Saturday, Nov. 21, the rain held off as even more Sweet Home citizens came by to lend a hand. The Rotary Club and One Sweet Home provided more than 25 volunteers of all ages, armed with screwdrivers and ready to work together to help their homeless neighbors.

In just about two hours, the volunteer crew had built 40 4-by-8-foot platforms, which can be combined to create a bigger base for the tents to rest on.

Jeff Young, Bethanie Young’s husband, said he’s grateful for the community support in helping the homeless stay warm and dry.

“I think it was a great community-wide effort,” he said. “The Rotary Club was the biggest part of it, but we had individuals drive by and help.”

Some showed up after Medellin put out a call on social media asking for volunteers – which was how he started the emergency shelter three years ago, he said.

For now, the organizations are waiting on insurance to make use of the newly constructed temporary platforms, and the entire camp may have to move to a new location, Young said. The planned insulating “domes” will be constructed once the insurance question is resolved.

Those will be like large, external tents that surround the entire platform and keep everything dry.

It’s not a permanent housing situation, but to Jeff Young, even these temporary measures add significant stability to the lives of those he’s helping.

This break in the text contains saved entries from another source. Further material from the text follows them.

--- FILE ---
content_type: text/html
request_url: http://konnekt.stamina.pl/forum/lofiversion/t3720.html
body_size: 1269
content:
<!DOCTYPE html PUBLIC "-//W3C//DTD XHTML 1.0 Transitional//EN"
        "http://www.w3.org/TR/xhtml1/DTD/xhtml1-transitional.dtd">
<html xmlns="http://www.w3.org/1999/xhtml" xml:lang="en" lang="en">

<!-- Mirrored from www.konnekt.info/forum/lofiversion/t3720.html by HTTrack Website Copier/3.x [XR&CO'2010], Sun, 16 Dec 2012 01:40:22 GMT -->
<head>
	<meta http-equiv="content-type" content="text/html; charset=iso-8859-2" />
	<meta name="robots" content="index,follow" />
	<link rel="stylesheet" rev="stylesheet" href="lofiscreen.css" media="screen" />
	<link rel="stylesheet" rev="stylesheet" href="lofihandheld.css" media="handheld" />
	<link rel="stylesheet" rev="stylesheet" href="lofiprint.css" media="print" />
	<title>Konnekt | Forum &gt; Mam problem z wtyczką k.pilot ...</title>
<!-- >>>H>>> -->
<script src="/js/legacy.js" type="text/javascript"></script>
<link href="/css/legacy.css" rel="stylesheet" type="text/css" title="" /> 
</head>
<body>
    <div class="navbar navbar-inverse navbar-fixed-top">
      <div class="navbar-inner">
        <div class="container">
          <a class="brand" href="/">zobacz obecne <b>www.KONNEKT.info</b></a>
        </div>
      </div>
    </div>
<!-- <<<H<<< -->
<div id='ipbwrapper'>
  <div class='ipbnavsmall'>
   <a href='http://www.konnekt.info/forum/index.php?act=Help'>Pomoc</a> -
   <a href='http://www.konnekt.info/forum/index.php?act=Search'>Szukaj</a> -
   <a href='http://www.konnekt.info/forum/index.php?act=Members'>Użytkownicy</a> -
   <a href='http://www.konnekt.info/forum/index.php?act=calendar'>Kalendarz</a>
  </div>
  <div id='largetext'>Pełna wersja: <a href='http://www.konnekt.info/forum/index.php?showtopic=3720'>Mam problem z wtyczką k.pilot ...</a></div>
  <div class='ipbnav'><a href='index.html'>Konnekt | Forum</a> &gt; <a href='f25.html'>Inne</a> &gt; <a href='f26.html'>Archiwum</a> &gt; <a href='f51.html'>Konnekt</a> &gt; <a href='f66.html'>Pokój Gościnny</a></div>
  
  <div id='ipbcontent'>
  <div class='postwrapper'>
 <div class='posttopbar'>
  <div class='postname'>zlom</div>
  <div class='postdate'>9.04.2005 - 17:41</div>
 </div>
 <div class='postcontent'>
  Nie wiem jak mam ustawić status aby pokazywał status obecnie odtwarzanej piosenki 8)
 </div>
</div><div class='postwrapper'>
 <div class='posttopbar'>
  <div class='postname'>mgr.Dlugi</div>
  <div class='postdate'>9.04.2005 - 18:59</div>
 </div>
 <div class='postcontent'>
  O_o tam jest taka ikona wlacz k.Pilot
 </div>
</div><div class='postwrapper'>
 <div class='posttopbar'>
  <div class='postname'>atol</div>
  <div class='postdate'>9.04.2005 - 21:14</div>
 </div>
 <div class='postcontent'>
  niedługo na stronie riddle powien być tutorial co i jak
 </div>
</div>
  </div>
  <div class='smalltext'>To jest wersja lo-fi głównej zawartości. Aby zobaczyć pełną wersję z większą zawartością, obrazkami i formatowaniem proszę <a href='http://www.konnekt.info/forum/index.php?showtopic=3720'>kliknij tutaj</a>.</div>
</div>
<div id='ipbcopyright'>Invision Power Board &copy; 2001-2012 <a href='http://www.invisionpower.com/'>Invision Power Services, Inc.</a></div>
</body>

“I had a guy drop by the other day and say they’re just a bunch of drug addict, and they’re never going to change and this, that and everything else,” Young said. “Yeah, some of them will never get out of the tent. But I know of at least two that have already gotten services and out.”

He said there are three or four others who are making great progress on finding emergency shelter – something they never could have imagined before.

“If they feel more secure, then they feel like they can do the next step. If they’re always living on the edge, you can never advance. You can’t get anywhere because you’re always worrying about tomorrow, not worrying about five years down the road,” he said.